В другой раз, тоже в Сан-Франциско, собрались, ну, как сказать, не почитатели, а бывшие русские, которые давно уже живут в Америке, вот в честь представителя России они вечер устраивают, ну, разговаривают только по-американски, то есть по-английски. Обращается ко мне старший, что ли, председатель: «Что вас больше всего поразило в Америке?» — «Что поразило? Больше всего поразило, как плохо знают в Америке о России, как мало знают о России». Им от этого неловко стало, ведь они все русские. А я думаю, что я с ними буду церемониться? Действительно, такая дичь иной раз встречается…
— Но дипломатов, видимо, надо все-таки готовить специально, не просто — из партийных работников?
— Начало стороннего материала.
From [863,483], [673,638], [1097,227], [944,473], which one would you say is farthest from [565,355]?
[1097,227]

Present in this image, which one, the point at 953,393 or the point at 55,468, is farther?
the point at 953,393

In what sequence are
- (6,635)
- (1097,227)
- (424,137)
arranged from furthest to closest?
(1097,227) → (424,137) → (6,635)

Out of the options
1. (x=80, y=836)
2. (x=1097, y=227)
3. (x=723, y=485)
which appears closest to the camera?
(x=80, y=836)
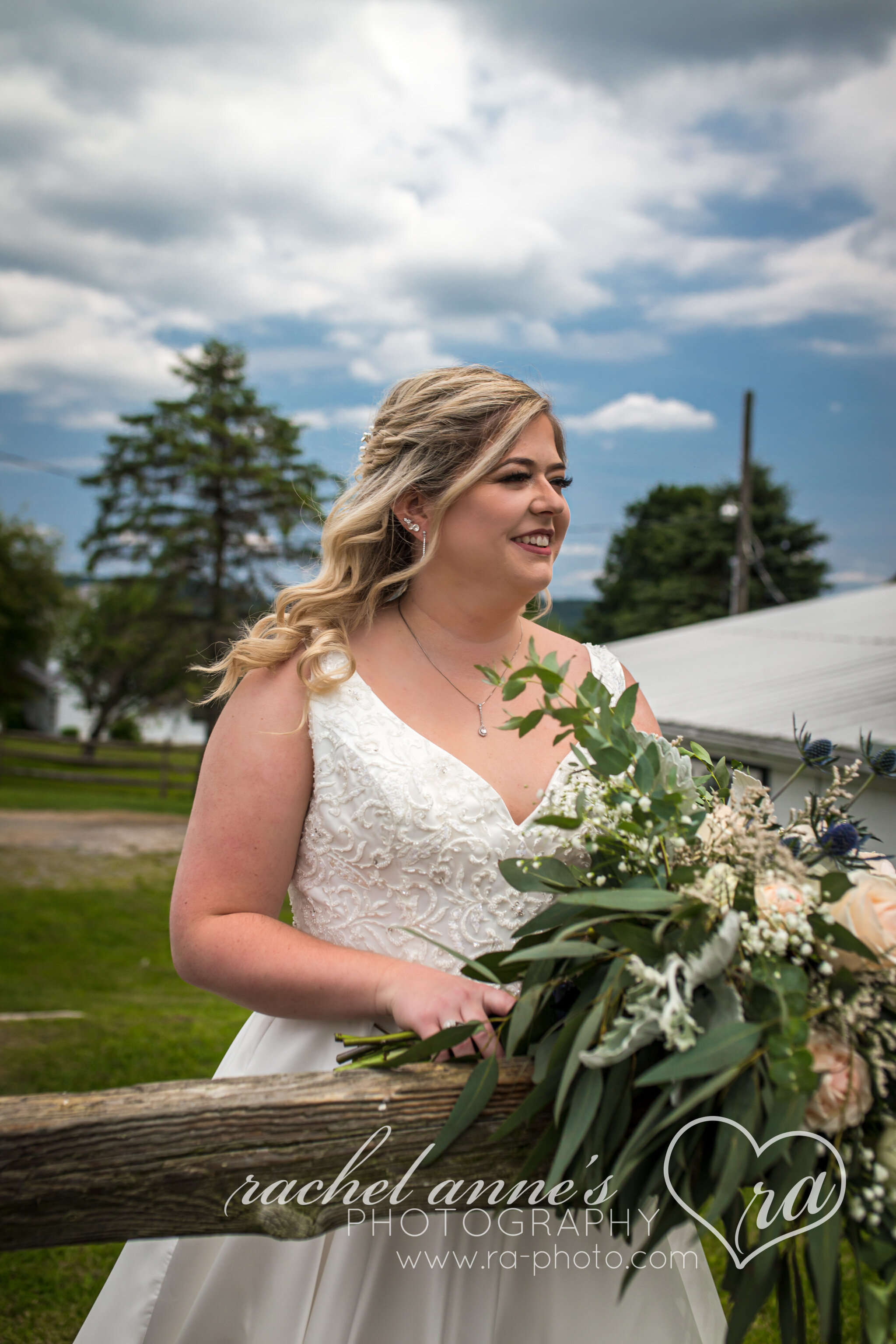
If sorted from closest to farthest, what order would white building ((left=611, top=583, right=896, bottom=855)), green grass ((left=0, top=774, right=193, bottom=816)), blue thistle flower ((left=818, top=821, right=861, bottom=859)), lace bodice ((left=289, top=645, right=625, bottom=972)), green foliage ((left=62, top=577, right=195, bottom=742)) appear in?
blue thistle flower ((left=818, top=821, right=861, bottom=859))
lace bodice ((left=289, top=645, right=625, bottom=972))
white building ((left=611, top=583, right=896, bottom=855))
green grass ((left=0, top=774, right=193, bottom=816))
green foliage ((left=62, top=577, right=195, bottom=742))

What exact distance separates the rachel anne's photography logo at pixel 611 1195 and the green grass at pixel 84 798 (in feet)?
63.5

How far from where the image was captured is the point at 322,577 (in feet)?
8.02

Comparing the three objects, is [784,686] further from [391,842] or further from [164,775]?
[164,775]

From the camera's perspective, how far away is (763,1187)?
125 cm

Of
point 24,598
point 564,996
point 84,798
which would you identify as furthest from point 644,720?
point 24,598

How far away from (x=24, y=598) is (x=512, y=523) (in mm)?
31495

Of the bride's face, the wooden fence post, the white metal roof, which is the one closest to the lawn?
the bride's face

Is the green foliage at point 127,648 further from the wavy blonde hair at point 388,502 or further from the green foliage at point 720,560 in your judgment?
the wavy blonde hair at point 388,502

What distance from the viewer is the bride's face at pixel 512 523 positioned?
2.19 metres

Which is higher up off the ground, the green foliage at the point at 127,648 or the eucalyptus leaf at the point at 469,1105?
the green foliage at the point at 127,648

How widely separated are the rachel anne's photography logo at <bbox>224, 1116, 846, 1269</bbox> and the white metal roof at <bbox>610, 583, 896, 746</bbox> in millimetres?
3562

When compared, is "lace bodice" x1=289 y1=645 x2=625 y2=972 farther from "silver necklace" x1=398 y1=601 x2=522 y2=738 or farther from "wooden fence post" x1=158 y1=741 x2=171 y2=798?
"wooden fence post" x1=158 y1=741 x2=171 y2=798

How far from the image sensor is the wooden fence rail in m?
25.5

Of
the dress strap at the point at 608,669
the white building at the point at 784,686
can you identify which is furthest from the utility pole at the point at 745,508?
the dress strap at the point at 608,669
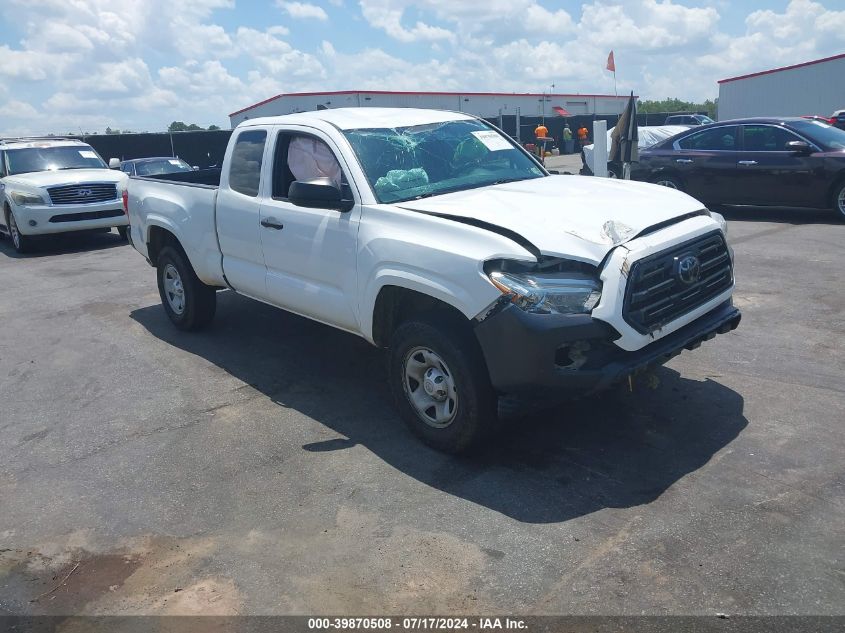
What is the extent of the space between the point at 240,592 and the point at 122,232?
12707mm

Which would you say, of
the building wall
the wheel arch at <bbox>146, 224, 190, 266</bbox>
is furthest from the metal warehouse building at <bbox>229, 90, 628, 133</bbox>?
the wheel arch at <bbox>146, 224, 190, 266</bbox>

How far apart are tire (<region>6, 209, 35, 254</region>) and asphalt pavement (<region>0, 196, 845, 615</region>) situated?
24.9 ft

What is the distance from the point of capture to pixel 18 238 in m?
13.5

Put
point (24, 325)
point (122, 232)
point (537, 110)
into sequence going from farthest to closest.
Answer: point (537, 110) → point (122, 232) → point (24, 325)

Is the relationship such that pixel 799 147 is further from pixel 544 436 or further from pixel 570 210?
pixel 544 436

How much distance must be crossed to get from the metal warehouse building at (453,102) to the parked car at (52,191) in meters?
21.2

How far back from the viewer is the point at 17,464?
4.82m

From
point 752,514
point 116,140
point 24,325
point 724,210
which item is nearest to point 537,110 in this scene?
point 116,140

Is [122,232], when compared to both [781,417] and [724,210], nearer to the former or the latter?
[724,210]

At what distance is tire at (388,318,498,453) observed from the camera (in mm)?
4152

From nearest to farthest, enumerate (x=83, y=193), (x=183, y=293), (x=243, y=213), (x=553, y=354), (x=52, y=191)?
1. (x=553, y=354)
2. (x=243, y=213)
3. (x=183, y=293)
4. (x=52, y=191)
5. (x=83, y=193)

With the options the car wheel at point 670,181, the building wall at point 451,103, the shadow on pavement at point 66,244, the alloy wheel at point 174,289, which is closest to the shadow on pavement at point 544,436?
the alloy wheel at point 174,289

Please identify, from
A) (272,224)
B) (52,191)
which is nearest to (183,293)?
(272,224)

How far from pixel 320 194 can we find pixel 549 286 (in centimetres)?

— Я вот никогда не готовился специально. У меня опыт партийной работы. И опыт полемики партийной. Мне приходилось много раз выступать на больших партийных собраниях против троцкистов, против правых, в обстановке, когда в полдень говорят, а в полседьмого надо выступать. По записке не будешь читать. Тебе не перепишут, не отредактируют. Этот опыт имеет значение и для дипломатов, потому что имеешь дело с такими серьезными противниками, политически очень грамотными — троцкистами, правыми. Это квалифицирует, поднимает, так сказать.
— В современных условиях партийные работники такого опыта не имеют.
— Не имеют, да. А им все хотелось бы, насколько производство выросло, насколько у колхозников производительность труда, это тоже все важно, интересно, но это не в полемике, не в драке с какими-то другими течениями противоположного характера.
— Да и на пленумах-то нет полемики.
— Да и на пленумах, везде, везде. Заглажено все — у них, конечно, все другое. В этом большая трудность.
— Я выступал на Пленуме ЦК комсомола, так мою речь за три месяца посылали в ЦК партии, читали, проверяли…
— Вот, вот. Нет, раньше мы, конечно, не в таких условиях воспитывались.
— В свое время я открыл Институт международных отношений, чтоб создавать кадры. Мое детище. Но сейчас партийного духу там мало.
— Какой я дипломат? Я не владею ни одним языком иностранным.
— Но ты же языки знаешь, по-французски свободно читаешь, я видел, да и по-английски и по- немецки, — говорит Молотову писатель С. И. Малашкин. Они дружат с 1919 года.
— Немного я мог на основных языках, но не по-настоящему. В ООН всегда с переводчиком. Ни один язык я не довел до конца. Поэтому и дипломат я не настоящий.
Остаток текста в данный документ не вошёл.